In the above-described pull-up code selection process, the comparison results may be V_COMP11=1, V_COMP12=1, and V_COMP13=1. This means V_DIV11>0.5×V_DD, V_DIV12>0.5×V_DD, and V_DIV13>0.5×V_DD, respectively. That is, the voltage V_DIV1 across the first reference resistor 100c in each comparison is greater than 0.5×V_DD. In such case, it is not possible to determine the pull-up code which minimizes the difference between the resistance R_P1∥R_P2 and the resistance R_REF1 of the first reference resistor 100c.

Therefore, the resistance R_P1∥R_P2 should be increased or decreased by appropriately adjusting the first reference P-code [3:0] and the second reference P-code [3:0]. In order to make any one of the first comparison value V_COMP11, the second comparison value V_COMP12, and the third comparison value V_COMP13 zero, the resistance R_P1∥R_P2 in Equation 1 should be increased. As the first reference P-code [3:0] and the second reference P-code [3:0] increase, the resistance R_P1∥R_P2 increases. Thus, the pull-up code selector 200 increases each of the first reference P-code [3:0] and the second reference P-code [3:0] by 1, and sequentially applies the increased first reference P-code [3:0] and the increased second reference P-code [3:0] to the first pull-up resistor 100a and the second pull-up resistor 100b, and perform the above-described process again with the newly obtained first comparison value V_COMP11, the newly obtained second comparison value V_COMP12, and the newly obtained third comparison value V_COMP13.

Similarly, when the comparison results are V_COMP11=0, V_COMP12=0, and V_COMP13=0, each of the first reference P-code [3:0] and the second reference P-code [3:0] are decreased by 1 to decrease the resistanceR_P1∥R_P2, and the above process is performed again with the first comparison value V_COMP11, the second comparison value V_COMP12, and the third comparison value V_COMP13 newly obtained from the decreased first reference P-code [3:0] and the decreased second reference P-code [3:0].

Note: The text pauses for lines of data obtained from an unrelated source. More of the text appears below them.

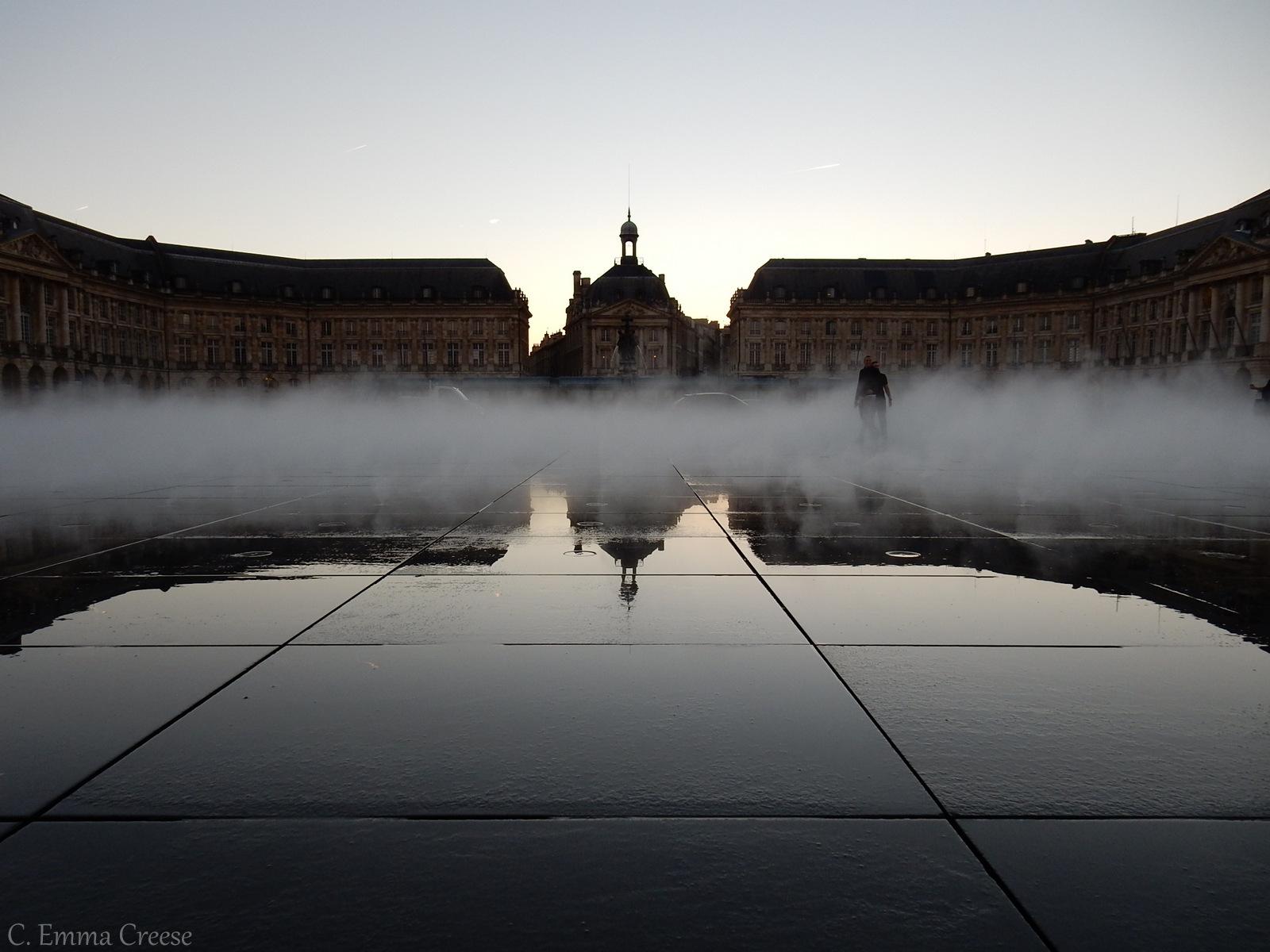 Miroir d'eau (Water Mirror) or Miroir des Quais (Quay Mirror).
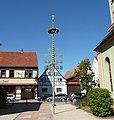 Maibaum in Altlußheim - panoramio.jpg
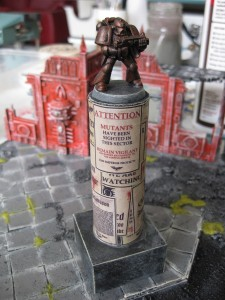 Notice pillars and 2nd edition space marine statues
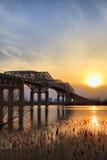 Puente de Champlain y una puesta del sol imagen de archivo
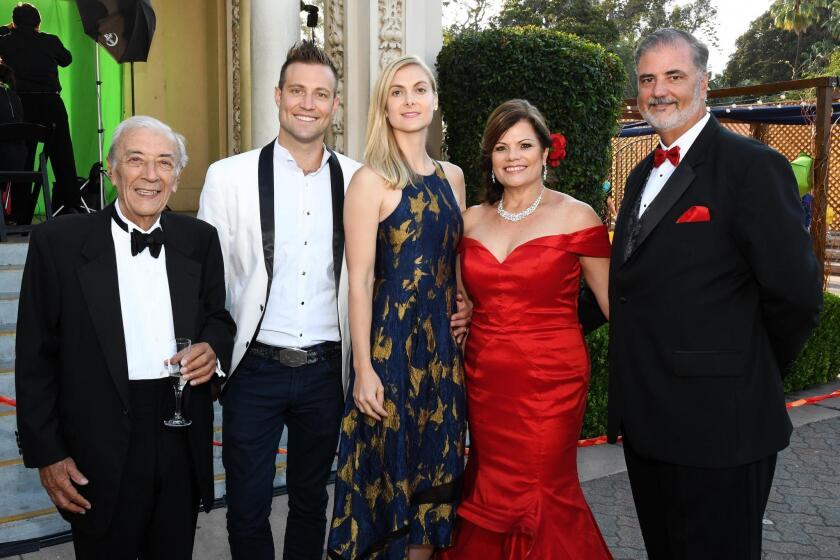 Peter Caruso, Don Vaughn Jr., Sara Vaughn, Lynne and Steve Doyle
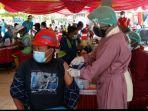 pekerja-lapangan-proyek-strategis-nasional-bendungan-tugu-trenggalek-mengikuti-vaksinasi.jpg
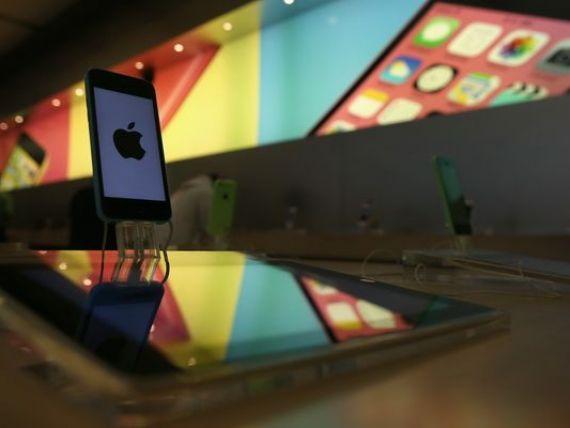Apple raportează un profit trimestrial record și redevine cel mai mare producător de telefoane, devansând Samsung. Gigantul american a vândut mai puține iPhone-uri, dar mai scumpe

The pull-up code selection process of the pull-up code selector 200 described above is summarized in Table 1 below.

TABLE 1
VCOMP11	VCOMP12	VCOMP13	Pull-up code

1	1	0	Second reference P-code
1	0	0	First reference P-code
1	1	1	Increase first and second reference P-codes by 1
0	0	0	Decrease first and second reference P-codes by 1
0	0	1	Non-existent comparison values
0	1	1
1	0	1
0	1	0

Hereinafter, the pull-down code selection process of the pull-down code selector 500 is described when the pull-up code [3:0], which minimizes the difference between the resistance R_REF2 of the second reference resistor 400c and the resistance R_REF1 (=50Ω), is applied to the second reference resistor 400c.

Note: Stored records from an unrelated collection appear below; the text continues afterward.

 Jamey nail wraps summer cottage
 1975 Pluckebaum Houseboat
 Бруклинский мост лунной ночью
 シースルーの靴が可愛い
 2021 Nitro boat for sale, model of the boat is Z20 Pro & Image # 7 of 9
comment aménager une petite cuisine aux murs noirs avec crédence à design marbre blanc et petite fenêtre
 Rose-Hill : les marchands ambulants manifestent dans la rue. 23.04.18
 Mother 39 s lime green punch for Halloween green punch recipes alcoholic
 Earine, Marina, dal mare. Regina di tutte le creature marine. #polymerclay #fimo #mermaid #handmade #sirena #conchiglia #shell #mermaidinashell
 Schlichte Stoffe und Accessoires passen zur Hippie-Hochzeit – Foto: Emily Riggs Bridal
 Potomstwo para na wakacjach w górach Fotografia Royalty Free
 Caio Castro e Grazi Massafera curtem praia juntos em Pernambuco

Except that the second reference resistor 400c having the resistance determined by the pull-up code [3:0] is employed instead of the first reference resistor 100c having a constant resistance, the pull-down code selection process of the pull-down code selector 500 is substantially the same as that of the pull-up code selector 200.

First, in order to describe the pull-down code selection process of the pull-down code selector 500, it is assumed that K=4, the resistance R_REF2 of the second reference resistor 400c is 50Ω when pull-up code [3:0] (=X₁+1) is applied, the resistance R_N1 of the first pull-down resistor 400a and the resistance R_N2 of the second pull-down resistor 400b are both 102Ω when the first reference N-code [3:0] (=Y₁) is applied thereto, and the resistance R_N1 of the first pull-down resistor 400a and the resistance R_N2 of the second pull-down resistor 400b are both 94Ω when the second reference N-code [3:0] (=Y₁+1) is applied.

FIGS. 13A to 13C are circuit diagrams illustrating the first pull-down resistor 400a and the second pull-down resistor 400b, respectively, when the first reference N-code [3:0] (=Y₁) and the second reference N-code [3:0] (=Y₁+1) are applied according to the present invention.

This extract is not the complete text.